### Task instructions
Within the listing that follows, reproduce exactly the lines starting at the line with "Game Statistics 699bet" and ending at the line with "79633329423", inclusive, and only those. Pictures are dropped.

### Data to process
◆ ◆ ◆
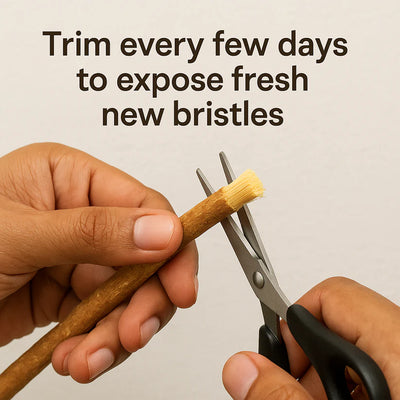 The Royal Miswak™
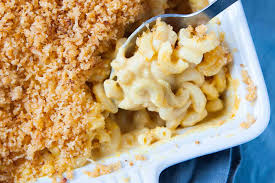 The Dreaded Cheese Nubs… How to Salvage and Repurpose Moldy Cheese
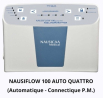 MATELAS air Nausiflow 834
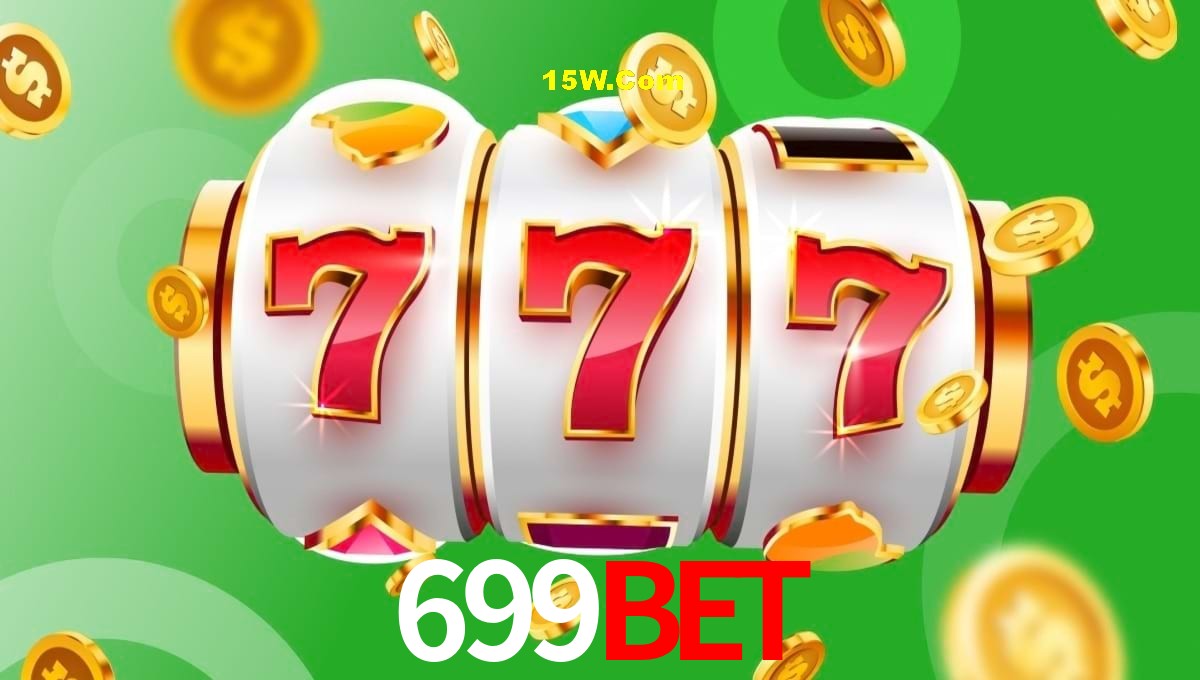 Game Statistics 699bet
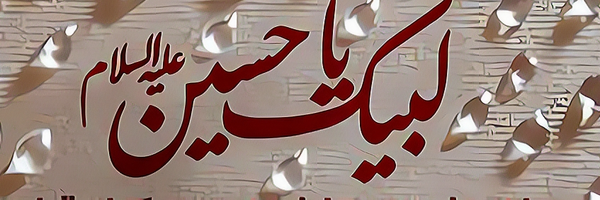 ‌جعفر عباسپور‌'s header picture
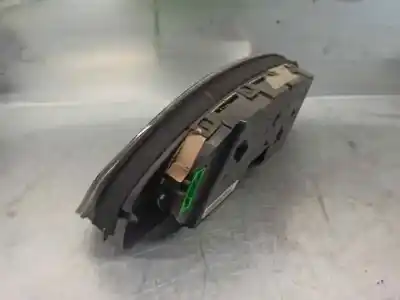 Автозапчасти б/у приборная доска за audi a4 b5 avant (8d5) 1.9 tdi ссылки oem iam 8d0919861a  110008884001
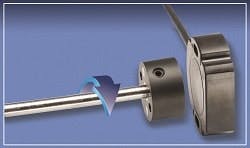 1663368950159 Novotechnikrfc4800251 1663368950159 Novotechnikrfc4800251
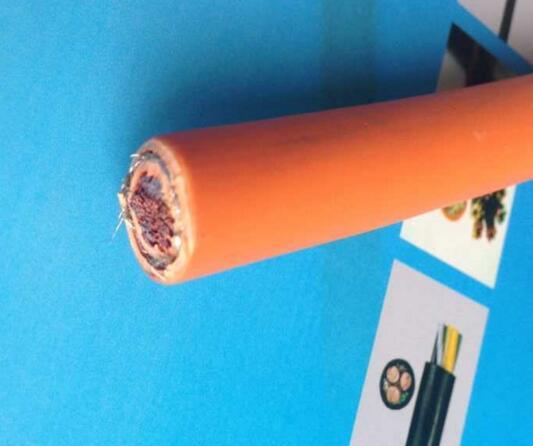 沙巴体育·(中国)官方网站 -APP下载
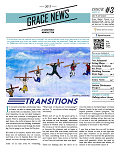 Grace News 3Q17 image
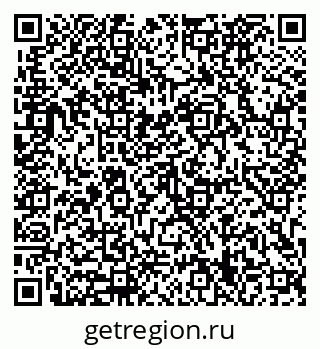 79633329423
◆ ◆ ◆
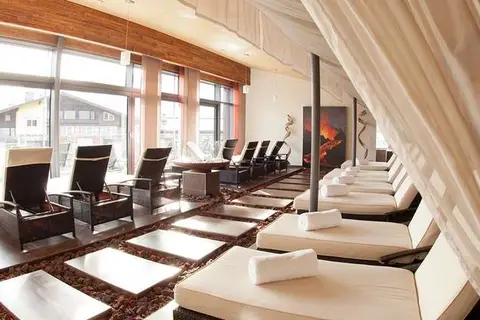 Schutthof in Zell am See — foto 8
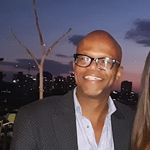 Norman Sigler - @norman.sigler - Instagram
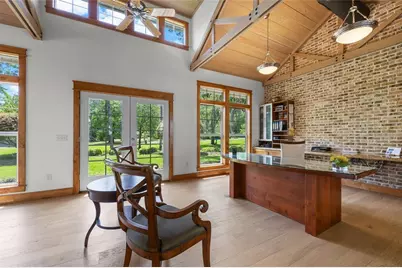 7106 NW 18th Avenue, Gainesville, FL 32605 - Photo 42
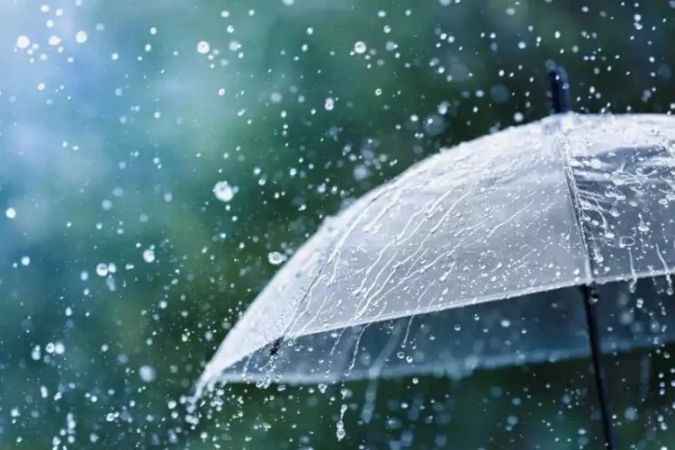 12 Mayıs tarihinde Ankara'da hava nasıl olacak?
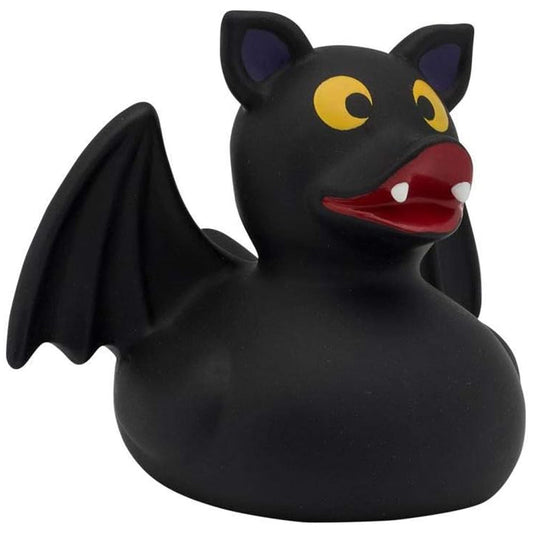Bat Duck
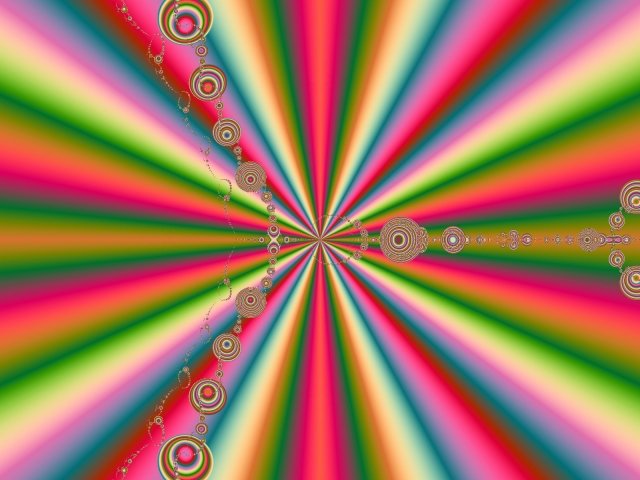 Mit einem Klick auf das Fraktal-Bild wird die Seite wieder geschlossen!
◆ ◆ ◆
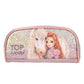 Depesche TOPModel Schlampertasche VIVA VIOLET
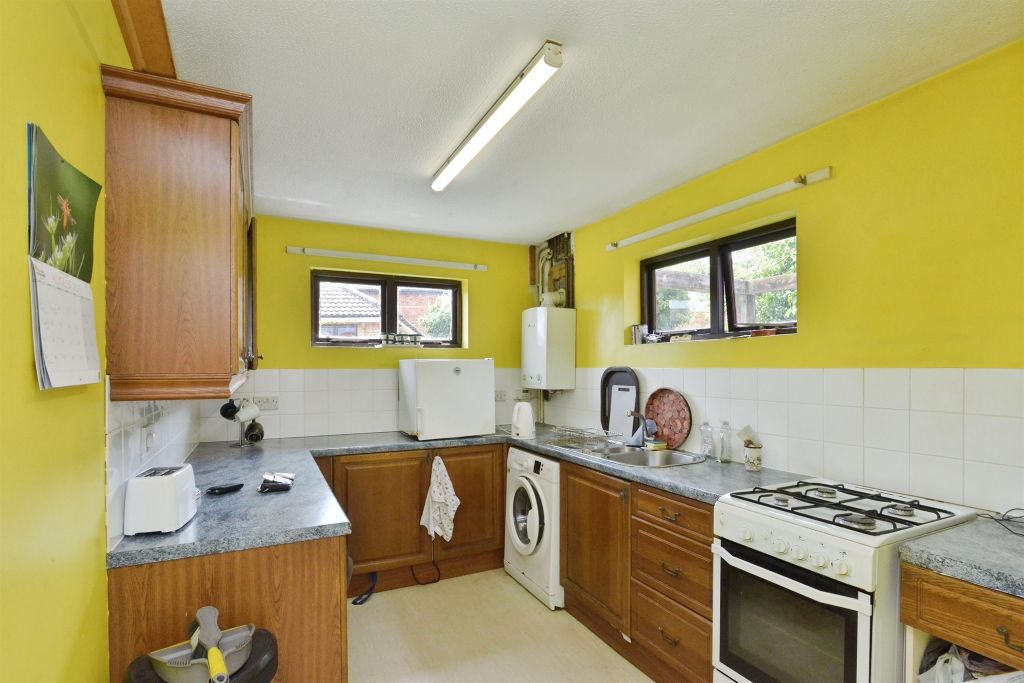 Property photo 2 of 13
◆ ◆ ◆
### Solution to this exercise
 Game Statistics 699bet
 ‌جعفر عباسپور‌'s header picture
 Автозапчасти б/у приборная доска за audi a4 b5 avant (8d5) 1.9 tdi ссылки oem iam 8d0919861a  110008884001
 1663368950159 Novotechnikrfc4800251 1663368950159 Novotechnikrfc4800251
 沙巴体育·(中国)官方网站 -APP下载
 Grace News 3Q17 image
 79633329423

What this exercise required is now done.